Diese erhöhte Wirksamkeit zeigt sich entweder in den Begehrungskräften oder in den Vorstellungskräften der Seele, in jeden mit besonderm Erfolg. In jenen durch andächtige oder politische oder zärtliche oder wollüstige Schwärmereien; in diesen durch erhöhte Fähigkeiten des Genies, durch Reichtum, Gründlichkeit, Stärke und Glanz der Vorstellungen und Gedanken. Also ist die Begeisterung von doppelter Art: die eine wirkt vorzüglich auf die Empfindung, die andere auf die Vorstellung.
Beide haben ihren Ursprung in einem lebhaften Eindruck, den ein Gegenstand von besonderer ästhetischer Kraft in der Seele macht. Ist dieser Gegenstand undeutlich, dass die Vorstellungskraft wenig darin entwickeln kann; ist das Gefühl seiner Wirkung lebhafter als die Kenntnis seiner Beschaffenheit, von welcher Art die Gegenstände der gemeinsten Leidenschaften sind; so wird alle Aufmerksamkeit auf die Empfindung gerichtet, die ganze Kraft der Seele vereinigt sich zu dem lebhaftesten Gefühl. Zeigt sich aber der Gegenstand, der den starken Eindruck gemacht hat, in einer hellen Gestalt, die der Geist in ihren mannigfaltigen Teilen übersehen kann, so wird mit der Empfindung auch die Vorstellungskraft gereizt und mit Gewalt auf den Gegenstand geheftet; Verstand und Einbildungskraft bestreben sich, denselben völlig und mit der größten Deutlichkeit und Lebhaftigkeit zu fassen.

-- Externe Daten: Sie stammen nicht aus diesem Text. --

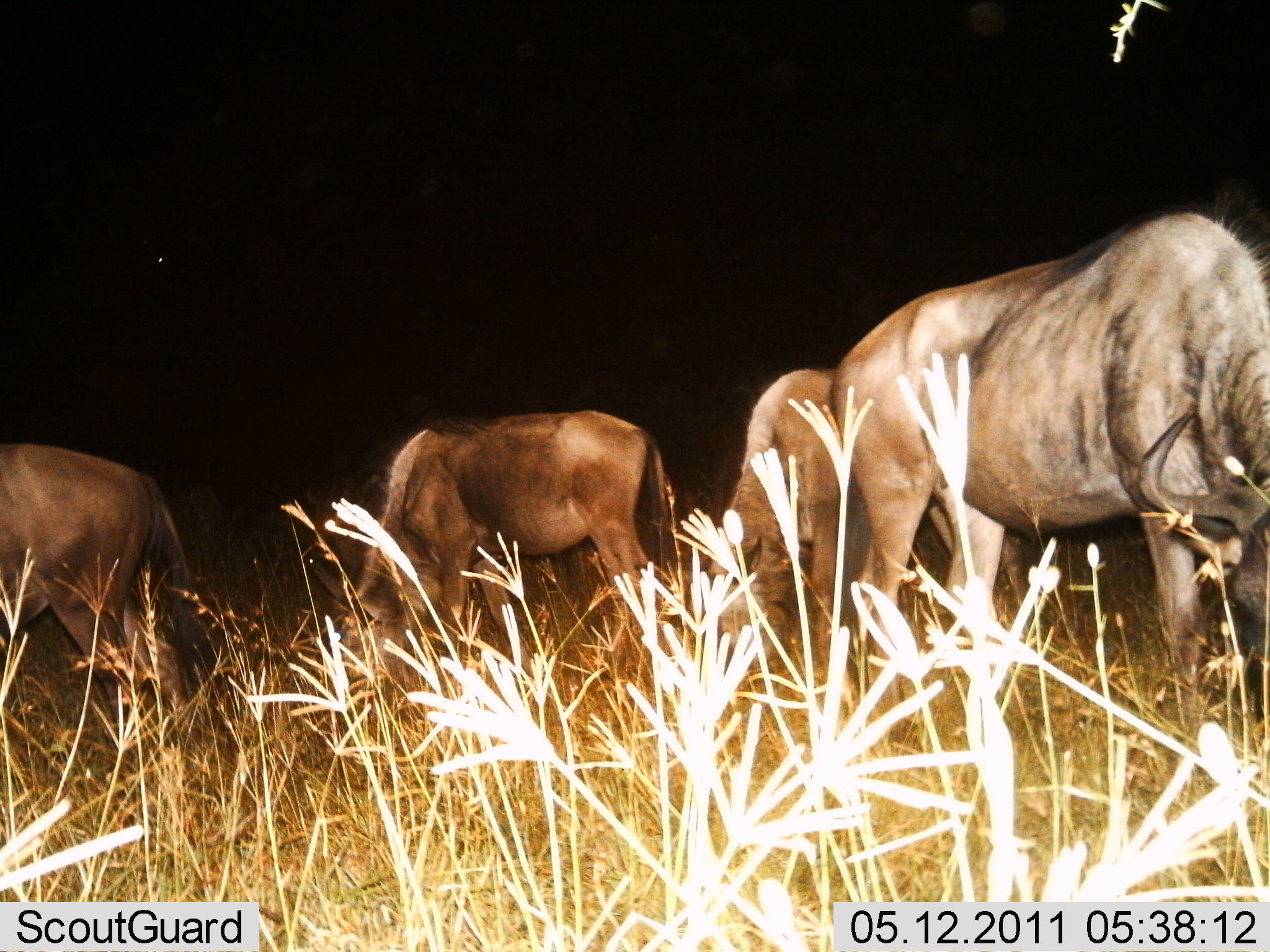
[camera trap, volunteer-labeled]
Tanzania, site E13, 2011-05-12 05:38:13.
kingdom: Animalia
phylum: Chordata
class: Mammalia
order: Artiodactyla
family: Bovidae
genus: Connochaetes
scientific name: Connochaetes taurinus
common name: blue wildebeest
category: wildebeest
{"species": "wildebeest (blue wildebeest) (Connochaetes taurinus)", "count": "4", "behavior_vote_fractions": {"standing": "25%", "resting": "8%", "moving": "0%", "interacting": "0%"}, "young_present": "0%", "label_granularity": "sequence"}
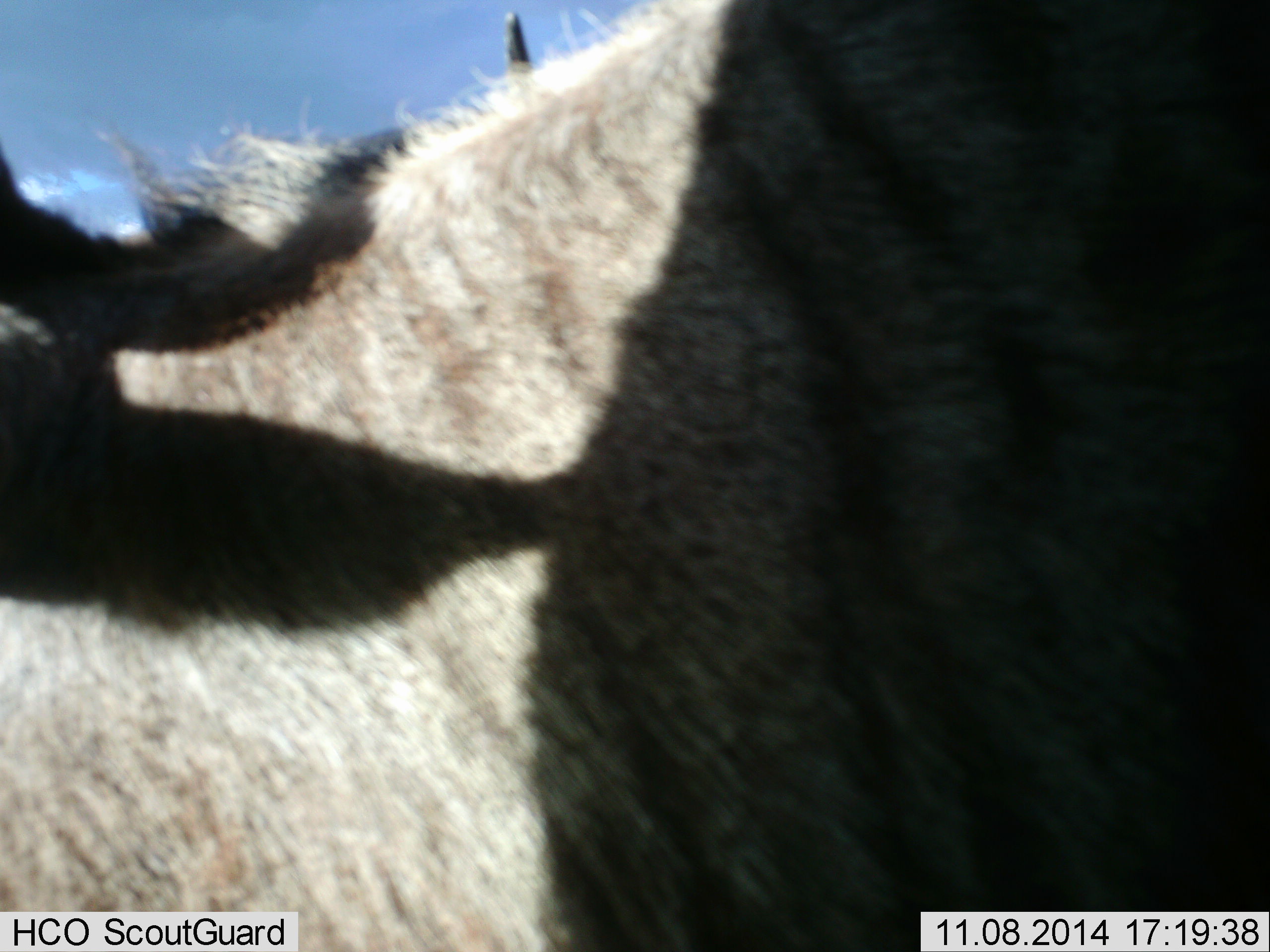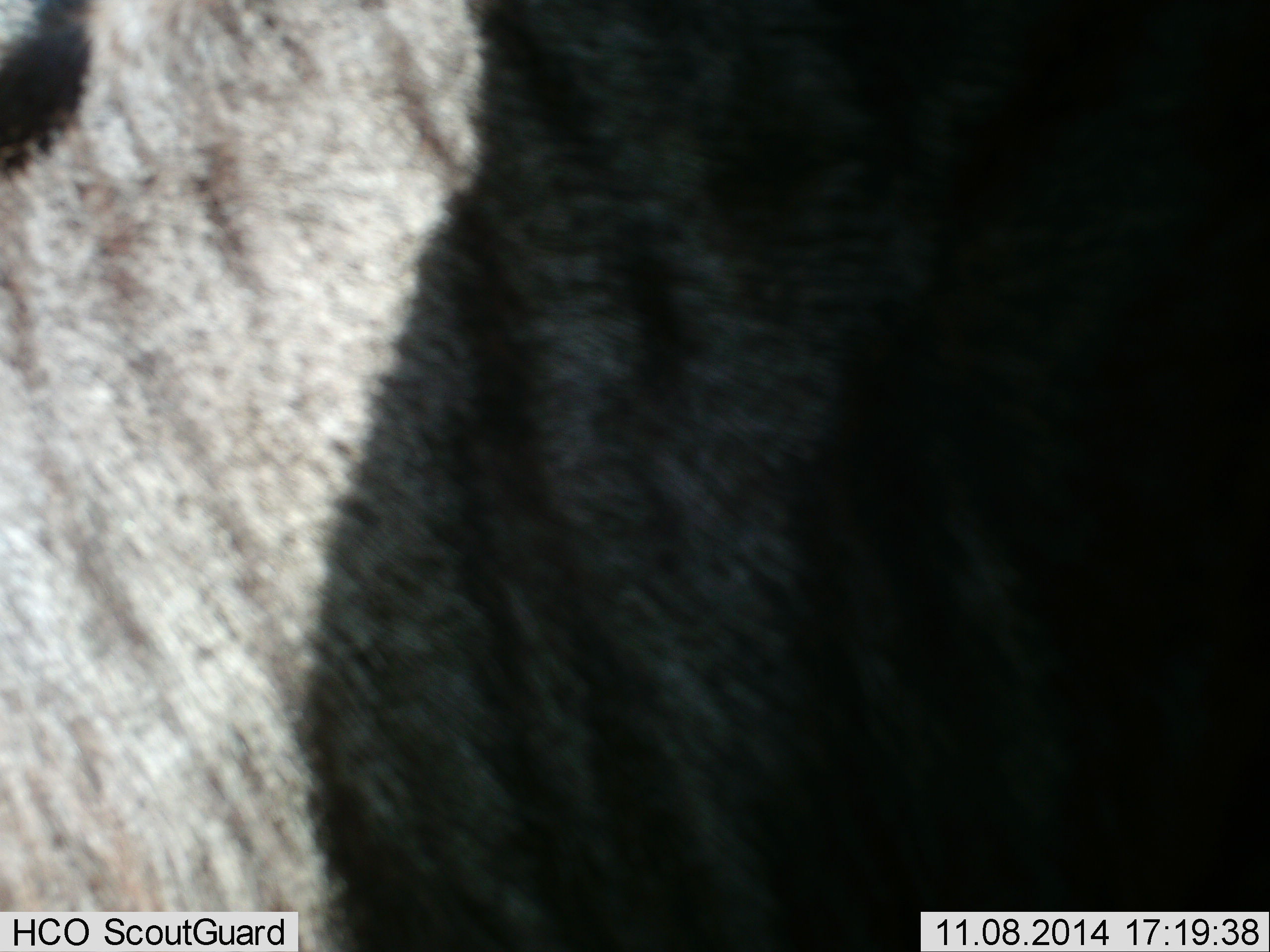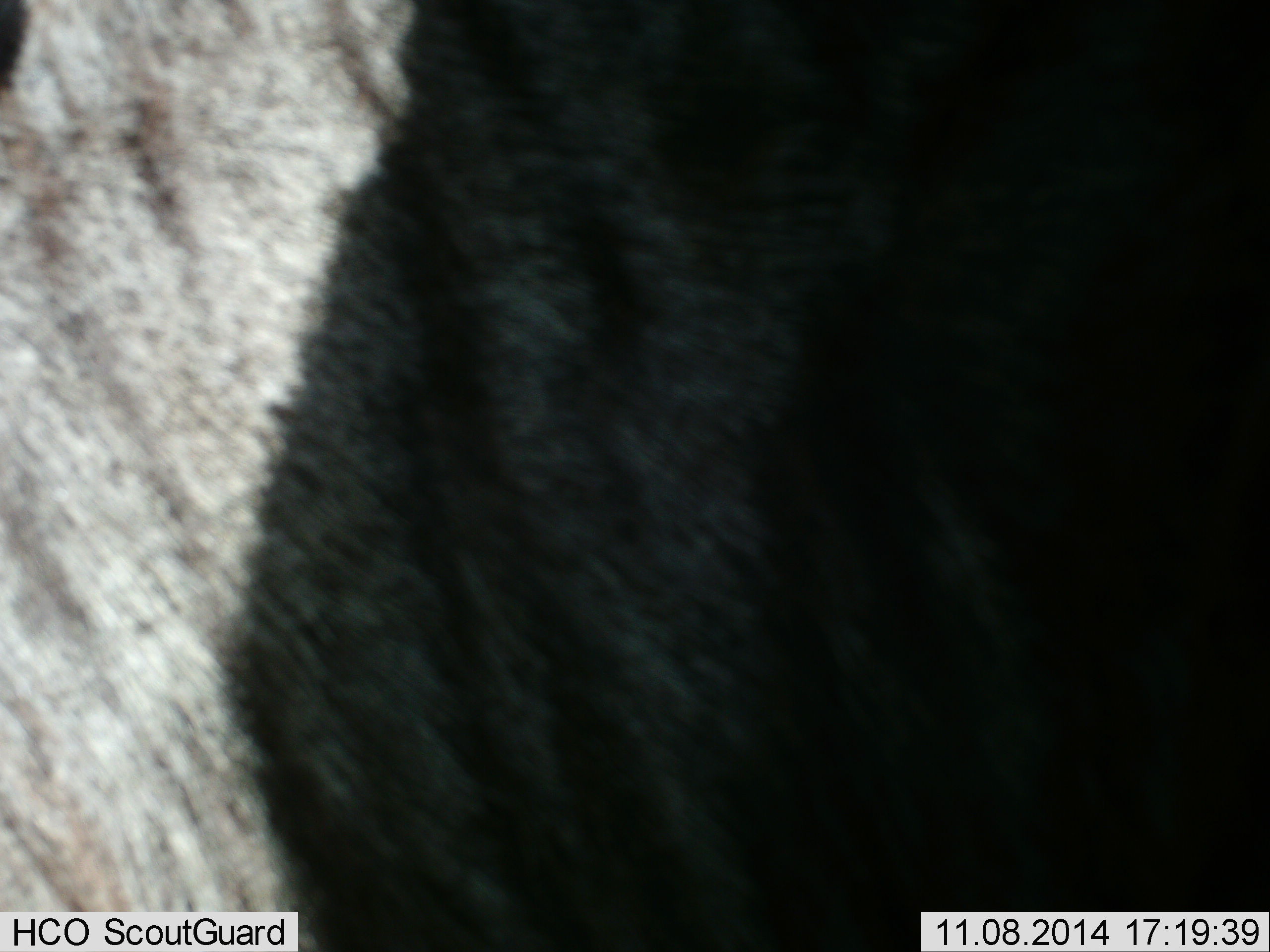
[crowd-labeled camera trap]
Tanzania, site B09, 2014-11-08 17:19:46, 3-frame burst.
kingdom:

Im ersten Fall ensteht der Enthusiasmus des Herzens; im anderen Falle die Begeisterung des Genies. Beide verdienen, etwas umständlicher in ihrer Natur und in ihren Wirkungen betrachtet zu werden.
Der Enthusiasmus des Herzens oder die erhitzte Wirksamkeit der Seele, die sich hauptsächlich in Empfindungen äußert, wird von wichtigen Gegenständen erweckt, in denen wir nichts deutlich sehen, bei denen die Vorstellungskraft nichts zu tun findet, wo die Aufmerksamkeit von dem Gegenstand selbst abgezogen und auf das, was die Seele fühlt, auf ihr eigenes Bestreben gerichtet wird.*) Dabei verliert der Geist den Gegenstand aus dem Gesichte und fühlt desto lebhafter seine Wirkung. Dann wird die Seele ganz Gefühl; sie sieht nichts mehr als außer sich, sondern alles in ihr selbst. Alle Vorstellungen von Dingen, die außer ihr sind, fallen ins dunkle; sie sinkt in einen Traum, der die Wirkungen des Verstandes größtenteils hemmet, die Empfindung aber desto lebhafter macht. In diesem Zustand ist sie weder einer genauen Überlegung noch eines richtigen Urteils fähig; desto freier und lebhafter aber äußern sich die Neigungen und desto ungebundener entwickeln sich alle Triebfedern der Begehrungskräfte.
Da die Vorstellungskraft nun nicht mehr vermögend ist, das wirklich vorhandene von dem bloß eingebildeten zu unterscheiden, so erscheint das bloß mögliche als wirklich; selbst das unmögliche wird möglich; der Zusammenhang der Dinge wird nicht mehr durch das Urteil, sondern nach der Empfindung geschätzt; das abwesende wird gegenwärtig und das zukünftige ist schon jetzt wirklich. Was jemals mit einiger Beziehung auf die gegenwärtige Empfindung in der Seele gelegen, kommt jetzt wieder hervor.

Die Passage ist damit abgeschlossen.